BACAAN |
════════════════
Oleh: Ridwan Said*
SUDAH lebih dari satu dekade perjuangan
terbentuknya Propinsi Pulau Sumbawa (PPS) untuk memisahkan diri dari propinsi
induknya Nusa Tengara Barat (NTB), guna terbentuk
sebagai Daerah Otonom, Seperti kata pepatah tidak ada perjuangan yang sia-sia, sekecil
apapun usaha yang dilakukan pasti akan ada hasilnya, hanya saja hasil yang
diharapkan tidak semudah yang dipikirkan.
════════════════
DATA TERCATAT |
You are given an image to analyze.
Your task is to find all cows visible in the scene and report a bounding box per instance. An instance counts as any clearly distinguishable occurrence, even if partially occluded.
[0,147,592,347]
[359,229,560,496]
════════════════
RINCIAN LATIHAN | Tolong kutip bagian bacaan di atas, dimulai dengan "Oleh: Ridwan Said*" dan berlanjut sampai "semudah yang dipikirkan.".

JAWABAN |
Oleh: Ridwan Said*
SUDAH lebih dari satu dekade perjuangan
terbentuknya Propinsi Pulau Sumbawa (PPS) untuk memisahkan diri dari propinsi
induknya Nusa Tengara Barat (NTB), guna terbentuk
sebagai Daerah Otonom, Seperti kata pepatah tidak ada perjuangan yang sia-sia, sekecil
apapun usaha yang dilakukan pasti akan ada hasilnya, hanya saja hasil yang
diharapkan tidak semudah yang dipikirkan.